Loss of TNFRSF17 was observed in 5/96 (5%) patients, 4 of whom were treated with CART. Of these, 3 had previously been exposed to anti-BCMA therapies, such as belantamab mafodotin (n=2), and these genomic events were present before CART treatment, causing complete refractoriness to CART. Interestingly, all patients with biallelic loss of BCMA were also noted to have CYLD or TRAF3 biallelic loss, key regulator of NFkB signaling. We hypothesize that as BCMA is a driver of NFkB activation in MM cells and that only in the presence of genomic alterations involving NFkB, can this absence of BCMA be tolerated by the tumor cell, promoting resistance to CART.

Next, we investigated what other alternations in pre-CART samples associate with inferior PFS and treatment refractory disease.

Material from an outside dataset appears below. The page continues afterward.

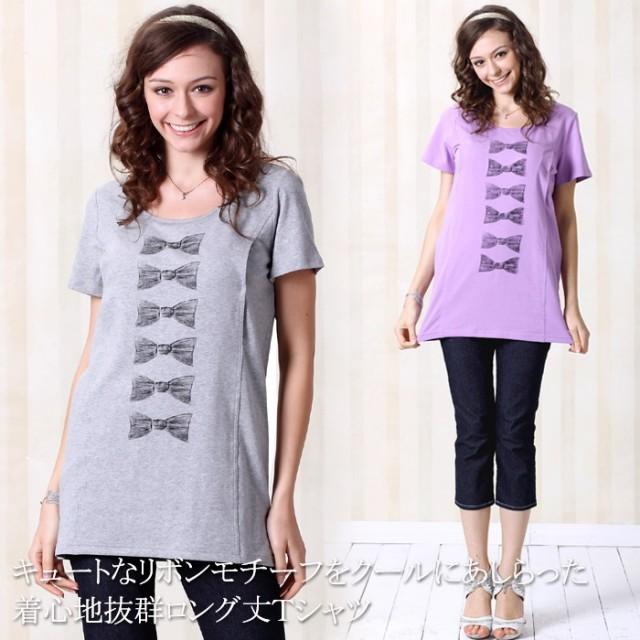 リボンプリントAラインTシャツワンピース 授乳服&マタニティウェア[mo0014]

Among known high-risk features 1q gain was significantly associated with inferior PFS. In investigating a large catalogue of driver genes, we identified multiple genomic drivers involved in resistance and primary refractoriness to anti-BCMA CAR-T. These drivers can be categorized into five major groups: one associated with favorable PFS and four associated with unfavorable PFS. The favorable group included patients with RPL10 mutations (84% patients in remission at 1 year). The second group included loss of genes involved in genomic instability and complexity such as RPL5, TP53, CDKN2C and presence of hyper-APOBEC. The third group included genes involved in the NFkB signaling (CYLD, TRAF3, NFKB2, MAP3K14). The fourth group included loss of function events involving transcription factors and regulators (e.g. SP140, KMT2C, DIS3). The last group had genomic events known to be involved in plasma cell differentiation (e.g. IKFZ3, CD38, XBP1, TNFRSF17).

Overall, patients with genomic events from any two of the unfavorable groups (n=32) had significantly worse outcomes compared with the other patients (median PFS 75 vs 763 days, p<0.0001), accounting for 84% of all refractory patients. By employing a Cox proportional-hazards model, we demonstrated that these genomic features independently and more accurately predict refractoriness to anti-BCMA CAR-T therapy [p<0.0001; Hazard ratio (HR): 5.5497] compared to traditional risk scores like EMD (p=0.59, HR: 0.5945) and MyCARe (p=0.03, HR: 0.1694).

Comparing WGS data from samples collected at the time of progression after CART (n=12) and post-TCE (n=9) patients, only one BCMA mutation (P33S) was observed after CART, and its impact on CART binding was not confirmed in functional studies. This is different from TCE where these mutations and antigen escape account for >50% of relapse (5/9; Lee et al. Nat Med 2023). Furthermore, it supports the hypothesis that the high prevalence of BCMA mutations seen post-TCE is a consequence of continuous selective pressure by TCE-based therapies.

Overall, these data suggest that comprehensive genomic profiling can accurately predict clinical outcomes in MM patients treated with anti-BCMA CART outperforming current clinical predictors of risk and potentially serving as tool to select different treatment strategies.